Литература эта порой выше среды, как дворянская литература была выше дворянства. И все же это литература власти. Это единственная реальная литература нашего времени, вернее, реальная проза, о поэзии – другая речь.
Характерная черта ее – бесперспективность, потому что дети «деревенских прозаиков» – уже городские пижоны, на что сами прозаики жалуются. Да и они уже люди городского склада.
«Деревенская проза» бывает талантлива, но сутью она бедна.
Любой идеал, обращенный в прошлое, а особенно этот, лишенный существующей основы, – фикция.

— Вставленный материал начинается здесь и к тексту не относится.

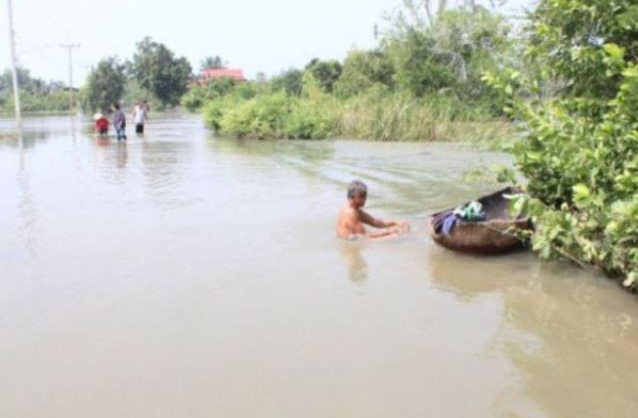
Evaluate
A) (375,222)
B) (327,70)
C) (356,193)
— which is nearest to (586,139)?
(356,193)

Думая о России, «деревенские прозаики» не умеют думать о ее будущем.
И все же – чем важна «деревенская проза»? Она художественна и потому выполняет задачу, которую сама понимает смутно.
Эта задача – в лучших образцах «деревенской прозы» – сохранение народа как нравственного целого. В пору разлома народной нравственности «деревенская проза» проповедует преемственность народных нравственных правил. И поэтому она выше и реальней прозы городской. У нее и есть высшая художественная функция.
Как и вся наша лучшая проза – это проза воспоминательная, мемуарная. И в этом тоже важное ее значение. Народ не может жить без памяти. Память великой нации – великая память.
За память многое можно простить «деревенской прозе». Память – стиль «деревенской прозы».
Чем она больше запомнит – тем лучше, потому что это уже ушло.
«Деревенская проза» идет не от Тургенева, не от Бунина – от Шолохова. Идет от него, но далеко уже ушла. Шолохов написал, сколько крови стоила крестьянству революция (Твардовский), «деревенщики» – сколько стоила крови коллективизация, война, послевоенное десятилетие.
Они обращаются к материнскому, к отцовскому началу, к тому, что живет в каждом человеке, – к истокам детства, к памяти детства, к его звукам, запахам, к его радостям; они стараются навеки запечатлеть деревенское утро и вечер, зиму и лето, лес и поле, коня и корову – все, что ушло, что уходит, что скоро уйдет навсегда, – и в этой памяти хотят замкнуться, спастись от наступающих на горло проблем, спасти то, что на глазах разваливается, дичает, мещанеет, – спасти нацию, народ и державу.
А можно ли спасти? Это ли способ спасти?
О «деревенской прозе»
Не случайно «деревенская проза» оказалась лучшей, наиболее серьезной частью нашей послевоенной литературы – она отобразила главную трагедию русской жизни – разрушение деревни, ее быта, уклада, нравственного идеала.
Не случайно «городская проза» оказалась небольшим эпизодом литературы 50—70-х годов. Город принципиально не изменился, принципиально изменилась деревня. Война и трагедия деревни слились в одну трагическую эпопею, которая до сих пор питает литературу.